Stored records
_ _ _ _ _ _ _

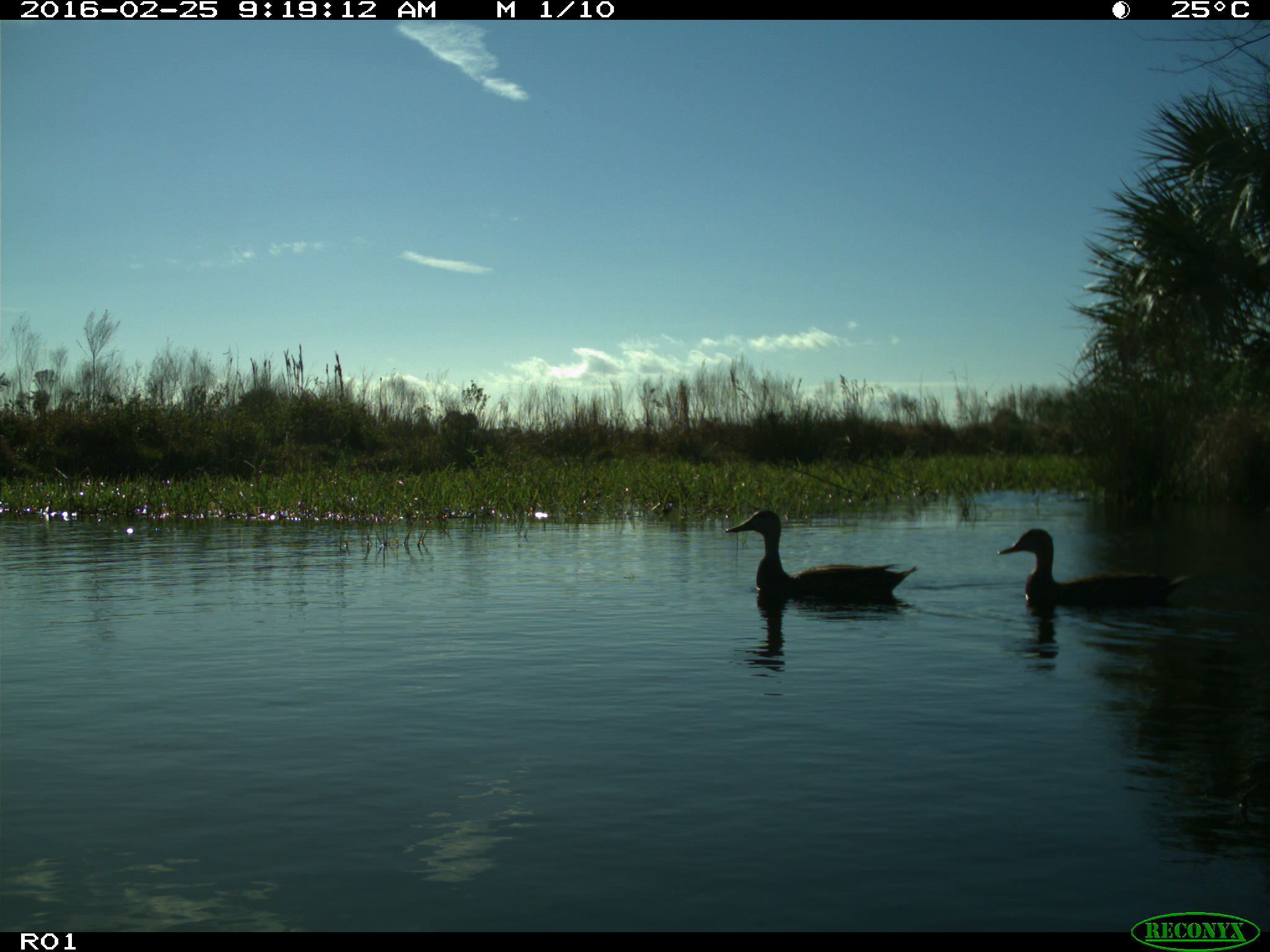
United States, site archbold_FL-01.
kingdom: Animalia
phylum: Chordata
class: Aves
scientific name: Aves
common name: birds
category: unidentified bird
Unidentified bird (birds) (Aves).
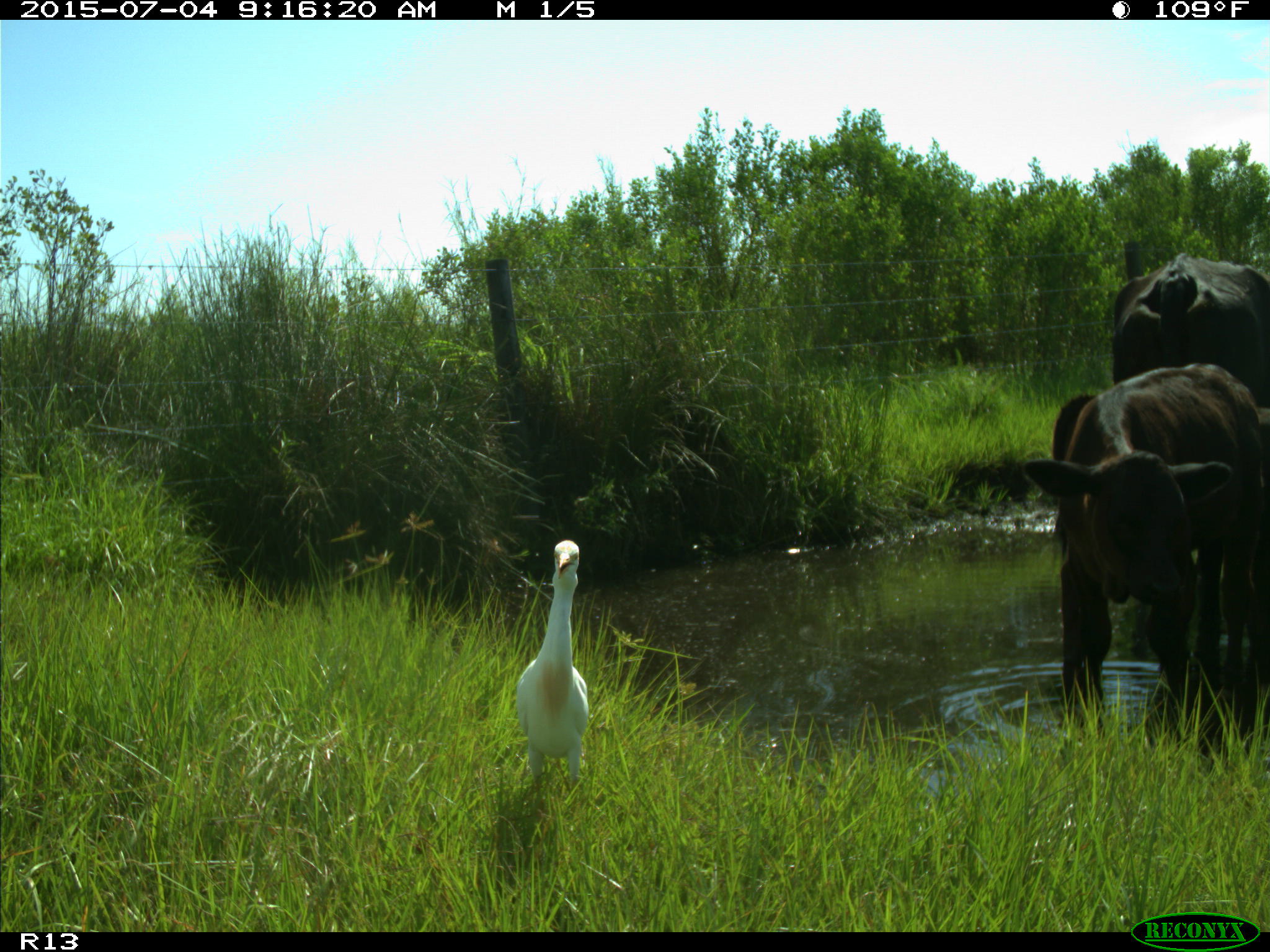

_ _ _ _ _ _ _

**DIRECTIONS FOR THIS TASK**
Only the lines from the one with "phylum: Chordata" through the final line of the entries above are to be repeated, exactly as written and without pictures.

**PROBLEM SOLUTION**
phylum: Chordata
class: Aves
scientific name: Aves
common name: birds
category: unidentified bird
Unidentified bird (birds) (Aves).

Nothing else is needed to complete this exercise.